Rows of spatial question data
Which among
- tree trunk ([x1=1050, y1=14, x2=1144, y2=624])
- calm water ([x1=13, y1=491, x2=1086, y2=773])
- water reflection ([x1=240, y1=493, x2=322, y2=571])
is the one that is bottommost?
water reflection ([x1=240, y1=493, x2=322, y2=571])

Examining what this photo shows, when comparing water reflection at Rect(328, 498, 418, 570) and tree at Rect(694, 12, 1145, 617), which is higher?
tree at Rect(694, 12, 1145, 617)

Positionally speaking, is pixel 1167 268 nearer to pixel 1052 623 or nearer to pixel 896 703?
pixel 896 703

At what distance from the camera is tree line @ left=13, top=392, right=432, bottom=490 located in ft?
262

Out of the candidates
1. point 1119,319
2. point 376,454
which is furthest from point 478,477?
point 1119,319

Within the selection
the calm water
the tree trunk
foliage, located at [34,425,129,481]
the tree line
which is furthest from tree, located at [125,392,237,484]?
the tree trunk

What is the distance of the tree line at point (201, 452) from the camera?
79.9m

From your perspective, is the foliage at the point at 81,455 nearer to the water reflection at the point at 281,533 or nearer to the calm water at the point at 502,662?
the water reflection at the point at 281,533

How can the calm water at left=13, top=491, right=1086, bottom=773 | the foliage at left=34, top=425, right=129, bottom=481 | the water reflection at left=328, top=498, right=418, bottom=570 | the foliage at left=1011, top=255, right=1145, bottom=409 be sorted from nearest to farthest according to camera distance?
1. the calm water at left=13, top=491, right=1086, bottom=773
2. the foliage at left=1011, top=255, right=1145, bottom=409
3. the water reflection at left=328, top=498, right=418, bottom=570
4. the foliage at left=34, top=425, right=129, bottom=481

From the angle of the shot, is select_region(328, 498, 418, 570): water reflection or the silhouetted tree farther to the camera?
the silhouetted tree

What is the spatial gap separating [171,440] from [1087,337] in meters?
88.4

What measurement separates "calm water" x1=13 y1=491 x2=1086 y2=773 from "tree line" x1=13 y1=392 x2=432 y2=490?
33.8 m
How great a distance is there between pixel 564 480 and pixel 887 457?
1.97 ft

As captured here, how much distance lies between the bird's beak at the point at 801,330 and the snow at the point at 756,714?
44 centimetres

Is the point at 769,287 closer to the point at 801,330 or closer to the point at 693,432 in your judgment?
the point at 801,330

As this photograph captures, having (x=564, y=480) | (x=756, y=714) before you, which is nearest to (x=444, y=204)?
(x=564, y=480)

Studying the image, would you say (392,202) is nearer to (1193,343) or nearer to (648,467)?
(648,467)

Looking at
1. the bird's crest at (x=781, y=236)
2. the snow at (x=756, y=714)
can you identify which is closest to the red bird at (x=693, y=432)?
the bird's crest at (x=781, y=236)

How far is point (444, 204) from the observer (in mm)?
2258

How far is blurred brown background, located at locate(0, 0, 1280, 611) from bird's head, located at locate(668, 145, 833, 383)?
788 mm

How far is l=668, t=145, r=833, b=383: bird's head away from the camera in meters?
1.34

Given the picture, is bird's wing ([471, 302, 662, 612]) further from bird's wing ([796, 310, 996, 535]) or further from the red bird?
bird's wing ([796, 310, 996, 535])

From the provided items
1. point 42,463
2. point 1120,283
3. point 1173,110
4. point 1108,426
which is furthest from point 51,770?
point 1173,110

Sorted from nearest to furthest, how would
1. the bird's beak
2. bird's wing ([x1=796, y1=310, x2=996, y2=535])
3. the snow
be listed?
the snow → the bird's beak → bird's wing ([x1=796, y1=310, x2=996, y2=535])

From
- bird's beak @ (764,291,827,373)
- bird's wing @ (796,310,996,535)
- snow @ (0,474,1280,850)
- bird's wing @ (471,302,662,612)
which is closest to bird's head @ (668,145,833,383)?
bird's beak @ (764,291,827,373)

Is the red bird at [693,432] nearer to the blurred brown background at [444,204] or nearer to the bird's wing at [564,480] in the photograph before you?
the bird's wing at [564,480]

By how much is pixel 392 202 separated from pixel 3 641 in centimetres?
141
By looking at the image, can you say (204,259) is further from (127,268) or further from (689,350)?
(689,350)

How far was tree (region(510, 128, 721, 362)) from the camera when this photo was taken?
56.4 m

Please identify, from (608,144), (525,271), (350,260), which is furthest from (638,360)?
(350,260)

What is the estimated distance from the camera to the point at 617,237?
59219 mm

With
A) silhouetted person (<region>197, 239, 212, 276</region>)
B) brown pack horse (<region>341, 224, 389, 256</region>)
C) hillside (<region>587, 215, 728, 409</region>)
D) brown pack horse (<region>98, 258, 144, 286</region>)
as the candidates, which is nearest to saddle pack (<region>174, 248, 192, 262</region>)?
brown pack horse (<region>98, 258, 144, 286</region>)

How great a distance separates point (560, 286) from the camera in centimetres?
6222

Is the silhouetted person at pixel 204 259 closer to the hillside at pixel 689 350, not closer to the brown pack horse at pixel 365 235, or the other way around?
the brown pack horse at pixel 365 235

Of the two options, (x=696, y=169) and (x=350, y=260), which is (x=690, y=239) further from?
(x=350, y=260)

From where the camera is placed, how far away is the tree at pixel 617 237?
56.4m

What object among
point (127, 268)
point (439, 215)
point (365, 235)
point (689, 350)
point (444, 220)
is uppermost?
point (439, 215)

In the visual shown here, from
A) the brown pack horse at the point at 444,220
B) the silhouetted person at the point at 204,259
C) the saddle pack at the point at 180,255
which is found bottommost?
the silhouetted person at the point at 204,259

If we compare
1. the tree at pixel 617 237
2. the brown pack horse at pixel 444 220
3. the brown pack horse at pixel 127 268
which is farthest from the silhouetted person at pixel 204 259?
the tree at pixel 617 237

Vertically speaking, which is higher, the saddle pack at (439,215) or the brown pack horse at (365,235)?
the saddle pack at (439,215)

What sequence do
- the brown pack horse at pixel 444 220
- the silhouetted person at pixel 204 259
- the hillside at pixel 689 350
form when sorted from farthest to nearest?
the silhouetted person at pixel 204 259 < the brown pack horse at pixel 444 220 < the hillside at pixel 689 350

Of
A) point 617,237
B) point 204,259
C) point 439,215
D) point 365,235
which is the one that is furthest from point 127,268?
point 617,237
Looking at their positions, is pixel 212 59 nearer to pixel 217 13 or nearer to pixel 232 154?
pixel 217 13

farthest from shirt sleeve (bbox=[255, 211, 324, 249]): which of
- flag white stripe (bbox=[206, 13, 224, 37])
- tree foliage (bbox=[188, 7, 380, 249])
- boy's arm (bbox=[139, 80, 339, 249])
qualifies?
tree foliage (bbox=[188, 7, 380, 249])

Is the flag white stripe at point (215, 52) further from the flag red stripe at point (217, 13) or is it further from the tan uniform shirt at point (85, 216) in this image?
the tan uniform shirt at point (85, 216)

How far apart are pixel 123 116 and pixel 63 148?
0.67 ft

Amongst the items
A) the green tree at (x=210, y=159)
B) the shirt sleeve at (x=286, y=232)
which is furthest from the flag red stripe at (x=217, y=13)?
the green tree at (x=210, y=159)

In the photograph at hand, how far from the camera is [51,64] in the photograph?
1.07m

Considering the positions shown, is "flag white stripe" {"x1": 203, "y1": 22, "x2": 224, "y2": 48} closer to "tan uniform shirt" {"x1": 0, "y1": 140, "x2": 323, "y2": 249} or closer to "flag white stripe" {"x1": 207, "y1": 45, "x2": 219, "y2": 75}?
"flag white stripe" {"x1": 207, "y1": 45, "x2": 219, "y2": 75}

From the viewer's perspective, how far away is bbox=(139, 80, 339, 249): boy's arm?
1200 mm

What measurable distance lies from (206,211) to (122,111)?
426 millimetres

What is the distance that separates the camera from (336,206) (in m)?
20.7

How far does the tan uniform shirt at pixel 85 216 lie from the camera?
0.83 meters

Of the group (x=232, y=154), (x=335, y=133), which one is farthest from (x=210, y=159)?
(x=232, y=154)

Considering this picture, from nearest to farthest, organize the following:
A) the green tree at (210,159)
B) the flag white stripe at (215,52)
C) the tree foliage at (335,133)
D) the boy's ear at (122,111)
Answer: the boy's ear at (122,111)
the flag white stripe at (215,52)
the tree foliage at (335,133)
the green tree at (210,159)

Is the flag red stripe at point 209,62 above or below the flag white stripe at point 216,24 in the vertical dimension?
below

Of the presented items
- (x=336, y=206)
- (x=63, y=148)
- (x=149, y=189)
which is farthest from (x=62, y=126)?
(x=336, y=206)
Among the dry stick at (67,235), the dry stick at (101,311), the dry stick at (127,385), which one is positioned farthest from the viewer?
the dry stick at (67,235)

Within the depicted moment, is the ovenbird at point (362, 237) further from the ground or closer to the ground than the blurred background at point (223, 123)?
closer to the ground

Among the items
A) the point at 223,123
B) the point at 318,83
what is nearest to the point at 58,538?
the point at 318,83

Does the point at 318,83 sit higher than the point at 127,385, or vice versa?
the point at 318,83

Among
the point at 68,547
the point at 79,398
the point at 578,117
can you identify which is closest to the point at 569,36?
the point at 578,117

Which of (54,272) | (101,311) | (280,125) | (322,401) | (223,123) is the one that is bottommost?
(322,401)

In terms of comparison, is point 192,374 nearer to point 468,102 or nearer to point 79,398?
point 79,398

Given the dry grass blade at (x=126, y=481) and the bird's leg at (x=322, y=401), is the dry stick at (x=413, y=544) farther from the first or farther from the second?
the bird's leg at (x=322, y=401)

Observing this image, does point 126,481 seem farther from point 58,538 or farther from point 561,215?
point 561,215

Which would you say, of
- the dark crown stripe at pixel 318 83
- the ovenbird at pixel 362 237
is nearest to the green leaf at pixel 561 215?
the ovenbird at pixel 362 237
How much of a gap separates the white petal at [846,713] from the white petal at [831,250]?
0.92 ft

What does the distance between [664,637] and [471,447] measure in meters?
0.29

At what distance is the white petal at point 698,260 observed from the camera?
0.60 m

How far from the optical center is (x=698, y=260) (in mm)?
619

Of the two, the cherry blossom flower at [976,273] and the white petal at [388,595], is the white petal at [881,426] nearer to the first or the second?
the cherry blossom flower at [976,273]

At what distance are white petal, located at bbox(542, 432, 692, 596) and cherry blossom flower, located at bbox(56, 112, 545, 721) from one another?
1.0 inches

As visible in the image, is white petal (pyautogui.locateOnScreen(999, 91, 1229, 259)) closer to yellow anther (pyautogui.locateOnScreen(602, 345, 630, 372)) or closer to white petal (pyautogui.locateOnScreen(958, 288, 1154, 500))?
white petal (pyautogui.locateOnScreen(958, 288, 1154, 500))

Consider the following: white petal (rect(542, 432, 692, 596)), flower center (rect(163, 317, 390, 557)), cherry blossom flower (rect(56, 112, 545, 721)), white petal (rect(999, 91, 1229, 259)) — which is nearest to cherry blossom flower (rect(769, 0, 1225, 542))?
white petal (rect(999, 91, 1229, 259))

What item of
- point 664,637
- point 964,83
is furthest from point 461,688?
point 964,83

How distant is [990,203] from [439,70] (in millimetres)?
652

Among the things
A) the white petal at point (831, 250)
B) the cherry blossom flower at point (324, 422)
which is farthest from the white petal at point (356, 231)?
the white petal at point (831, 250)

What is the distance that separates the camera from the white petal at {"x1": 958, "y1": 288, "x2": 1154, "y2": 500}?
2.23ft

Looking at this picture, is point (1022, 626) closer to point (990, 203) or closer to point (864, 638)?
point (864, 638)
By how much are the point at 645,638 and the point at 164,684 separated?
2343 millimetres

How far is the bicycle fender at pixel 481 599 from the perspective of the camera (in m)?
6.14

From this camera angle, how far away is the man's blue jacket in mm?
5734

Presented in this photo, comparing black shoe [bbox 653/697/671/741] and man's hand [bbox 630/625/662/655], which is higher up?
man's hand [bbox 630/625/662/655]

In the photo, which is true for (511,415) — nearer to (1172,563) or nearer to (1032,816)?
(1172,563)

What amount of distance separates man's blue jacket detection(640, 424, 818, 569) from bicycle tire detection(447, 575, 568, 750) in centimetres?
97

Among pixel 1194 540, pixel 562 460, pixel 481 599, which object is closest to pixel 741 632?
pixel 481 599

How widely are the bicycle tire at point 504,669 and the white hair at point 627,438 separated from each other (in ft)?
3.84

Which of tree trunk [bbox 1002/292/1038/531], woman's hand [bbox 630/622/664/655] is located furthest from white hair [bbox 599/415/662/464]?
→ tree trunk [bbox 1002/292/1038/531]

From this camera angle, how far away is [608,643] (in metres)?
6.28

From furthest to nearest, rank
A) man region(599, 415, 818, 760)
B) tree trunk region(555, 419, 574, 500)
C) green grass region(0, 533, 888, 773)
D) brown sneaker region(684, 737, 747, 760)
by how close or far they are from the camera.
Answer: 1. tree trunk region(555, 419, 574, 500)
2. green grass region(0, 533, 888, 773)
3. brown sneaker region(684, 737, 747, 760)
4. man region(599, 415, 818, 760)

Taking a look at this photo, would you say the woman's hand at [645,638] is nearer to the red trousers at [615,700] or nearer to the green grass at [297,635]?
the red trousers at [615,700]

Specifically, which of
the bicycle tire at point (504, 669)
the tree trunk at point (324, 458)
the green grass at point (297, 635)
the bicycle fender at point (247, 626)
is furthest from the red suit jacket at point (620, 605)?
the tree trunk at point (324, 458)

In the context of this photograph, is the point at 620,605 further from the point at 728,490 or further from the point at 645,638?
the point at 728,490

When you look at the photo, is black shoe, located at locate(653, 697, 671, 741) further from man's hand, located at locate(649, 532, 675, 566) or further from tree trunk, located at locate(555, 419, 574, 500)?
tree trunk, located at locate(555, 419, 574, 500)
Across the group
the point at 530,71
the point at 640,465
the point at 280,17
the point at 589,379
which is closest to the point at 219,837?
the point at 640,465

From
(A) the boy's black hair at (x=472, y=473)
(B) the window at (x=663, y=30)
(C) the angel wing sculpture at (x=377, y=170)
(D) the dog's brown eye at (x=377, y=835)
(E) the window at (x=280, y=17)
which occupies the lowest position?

- [WHAT YOU WILL DO]
Reproduce the lines verbatim, beginning with the line containing "Across the group" and continuing through the final line of the records.

- [SOLUTION]
Across the group
the point at 530,71
the point at 640,465
the point at 280,17
the point at 589,379
which is closest to the point at 219,837?
the point at 640,465

From
(A) the boy's black hair at (x=472, y=473)
(B) the window at (x=663, y=30)
(C) the angel wing sculpture at (x=377, y=170)
(D) the dog's brown eye at (x=377, y=835)
(E) the window at (x=280, y=17)
which occupies the lowest position?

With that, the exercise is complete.